Rada Europy postanowiła „zatroszczyć” się o stan demokracji na Węgrzech, w opublikowanym przez tę organizację raporcie skrytykowane zostały polityczne naciski na media oraz rasizm rzekomo występujący w tym kraju. Raport został napisany przez łotewskiego politologa i prawnika Nilsa Muižnieksa po jego lipcowej wizycie na Węgrzech.
Muižnieks piastujący funkcję komisarza Rady Europy do spraw praw człowieka uznał, że „Węgry winny lepiej gwarantować wolność mediów, walczyć z endemiczną nietolerancją i dyskryminacją, a także zwiększyć ochronę praw człowieka i imigrantów”. Nie wyjaśnił on jednak czym takim jest „endemiczna nietolerancja”.
Według raportu „studzący media efekt” występuje z powodu kar przewidzianych w węgierskim prawie i podatności mediów na polityczne naciski ze strony rady ds. mediów posiadającej szerokie uprawnienia w tym kraju.
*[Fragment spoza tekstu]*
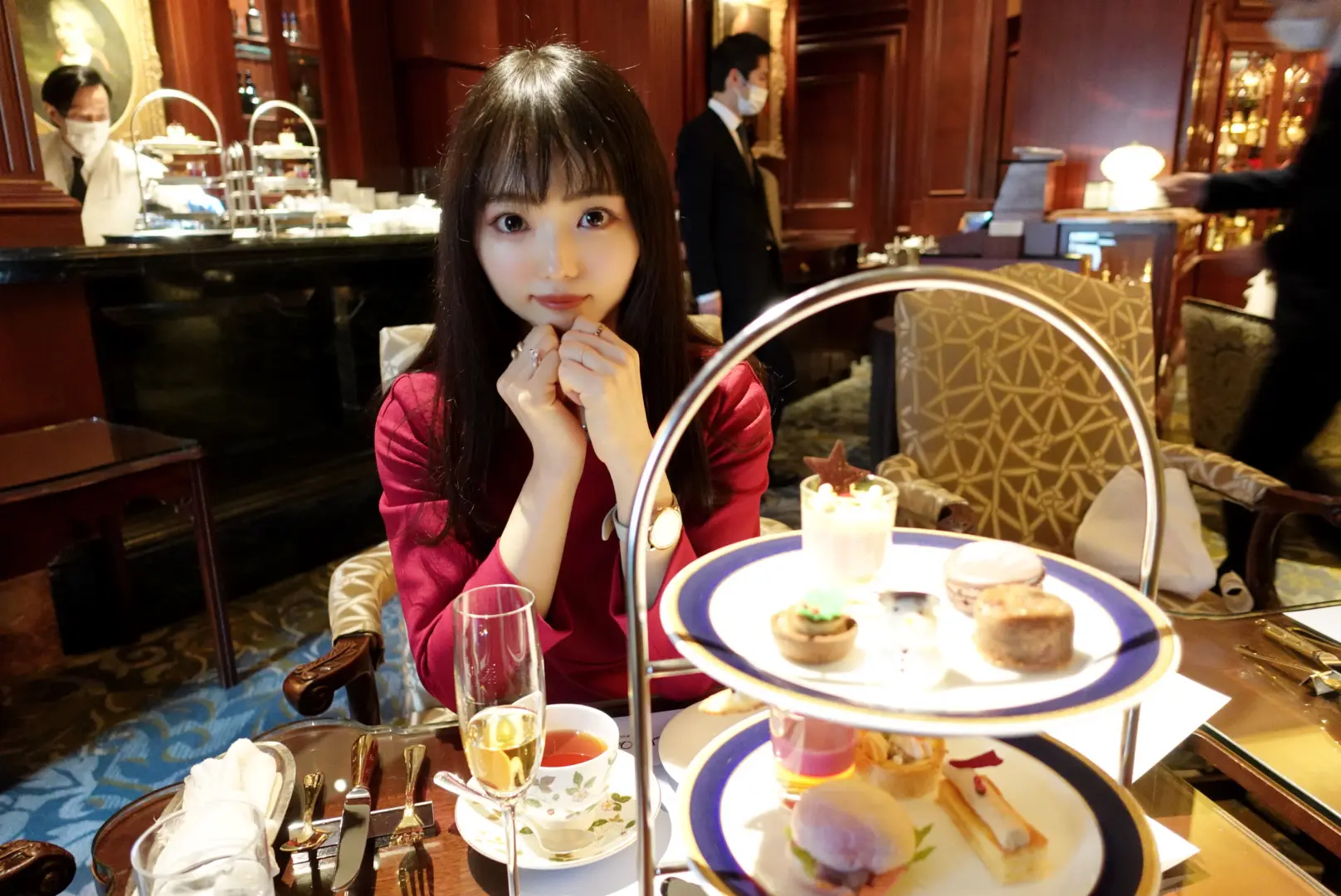 味も雰囲気も最高!?英国ブランド「Asprey」コラボクリスマスアフタヌーンティーが『ザ・リッツ・カールトン大阪』で!インスタ投稿で素敵なプレゼントも!?_8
Aby zlikwidować te szkodliwe w opinii Rady Europy tendencje, raport proponuje „wzmocnienie niezależności organów regulacji mediów oraz depenalizację zniesławienia”.
Muižnieks zaniepokoił się również „wzrostem rasizmu i nietolerancji” na Węgrzech, które mają godzić w Cyganów, Żydów, homoseksualistów, osoby ubiegające się o azyl i ubogich. Według komisarza te zjawiska nasilają się pomimo zaostrzenia prawa dotyczącego mowy nienawiści.
Szczególne zaniepokojenie u Muižnieksia budzi Ruch na rzecz Lepszych Węgier (Jobbik) ze względu na ich „antysemicką retorykę i wrogie nastawienie do Romów” oraz związki z „organizacjami ekstremistycznymi”, czy też próby zakazu parady dewiantów „Gay Pride”.
Raport pochyla się również nad losem uchodźców ubiegających się o azyl, którzy trafiają na Węgrzech do więzienia. W tym lecie 25% z nich trafiło za kraty. Dzieje się tak, ponieważ na Węgrzech przepisy prawne zakazują osobie o nieuregulowanej sytuacji ubiegać się o status bezpaństwowca.